Mgr Samuel Kleda, Archevêque métropolitain de Douala a procédé le 15 mai 2019, au lancement de la 2ème édition du Forum de l’étudiant catholique de l’Université de Douala (FECUD) tenue sous le thème : « Dites à ces jeunes qu’ils ont une place de choix dans la communauté ».

Le FECUD, plate-forme de rencontre, de partage et d’échange, a permis aux participants réunis pendant trois jours (du 15 au 17 mai), de donner leur point de vue sur ce thème. Les conditions de vie n’étant pas réunies au pays, les jeunes se trouvent obligés de « libérer le planché » pour des raisons économiques. Ils sont à la recherche de meilleures perspectives socio-économiques et tentent de travailler à l’étranger, ou ils sont confrontés à une extrême pauvreté dans leur pays et ne voient d’autre possibilité que de partir. Certains travaillent légalement, tandis que d’autres n’ont pas de permis de travail et sont actifs dans l’économie informelle.

Ils ne partent pas seulement pour eux-mêmes, mais aussi pour leur famille ou leur communauté : ils envoient de l’argent à leur famille, permettant ainsi une amélioration des conditions de vie de leur communauté. Le gouvernement du pays est également intéressé par ces transferts de fonds, qui jouent un rôle clé dans l’économie. D’après une étude de la Banque mondiale, l’argent envoyé par la diaspora a contribué à la construction de 60% des infrastructures.

D’autres partent en raison de circonstances politiques. Ils fuient les guerres, les conflits ethniques, religieux, les violations des droits de l’homme et d’autres situations de ce type. Certains sont immédiatement reconnus comme réfugiés, souvent dans les pays voisins. D’autres deviennent des demandeurs d’asile. Ces derniers n’ont pas toujours le droit de travailler, mais beaucoup travaillent illégalement.

D’autres encore sont victimes de trafic et sont forcés de migrer sans l’avoir forcément choisi. Certains ne migrent pas de gaîté de cœur : il s’agit des personnes qui partent dans l’espoir d’une vie meilleure, pour échapper à un conflit, à une catastrophe naturelle ou à des persécutions. Pour ces personnes, la migration est douloureuse car elle représente un arrachement au pays, à la langue, aux proches.

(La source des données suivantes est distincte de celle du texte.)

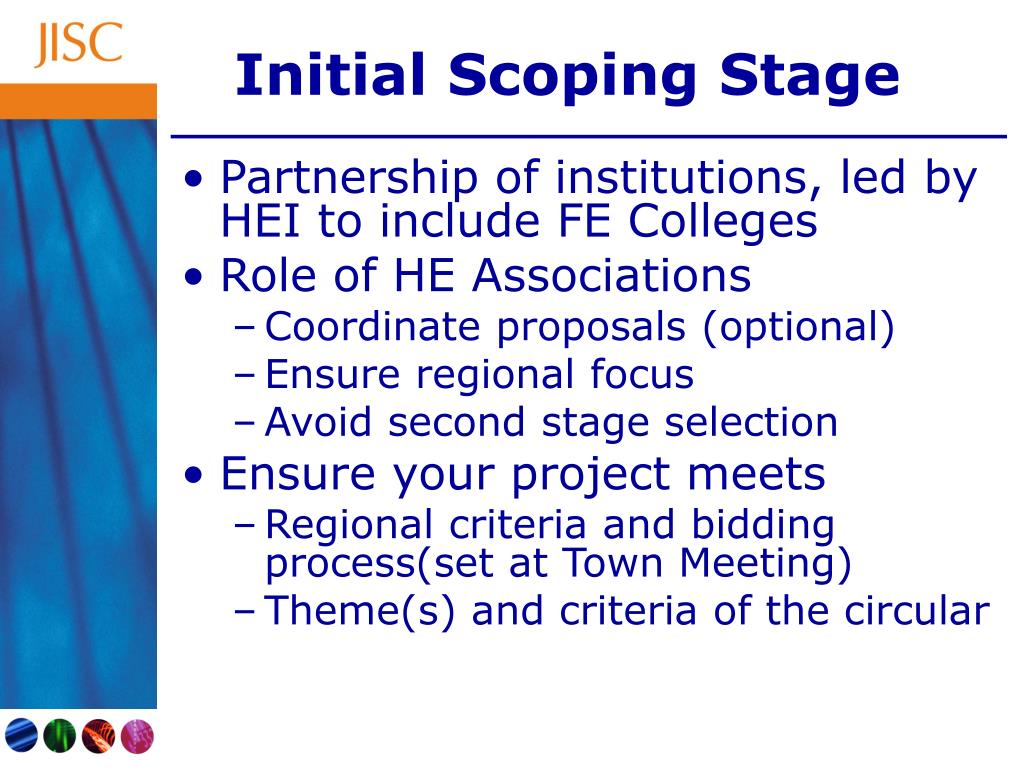 JISC

Initial Scoping Stage

• Partnership of institutions, led by HEI to include FE Colleges
• Role of HE Associations
– Coordinate proposals (optional)
– Ensure regional focus
– Avoid second stage selection
• Ensure your project meets
– Regional criteria and bidding process(set at Town Meeting)
– Theme(s) and criteria of the circular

Pour d’autres, la migration se fait par envie de découvrir le monde. C’est le cas notamment des étudiants qui partent en échange scolaire dans un autre pays, et des touristes de courte ou plus longue durée. Cette migration de découverte ou de formation est encouragée et valorisée car elle permet la découverte d’autres cultures et l’enrichissement personnel.

Dans son homélie, Mgr Samuel Kleda a réconforté les jeunes en leur demandant de fixer leur regard et d’avoir pour seul modèle Jésus-Christ, d’être fermes, honnêtes, respectueux, travailleurs, de renoncer à tout, de ne pas se laisser emporter par les vents d’où qu’ils viennent.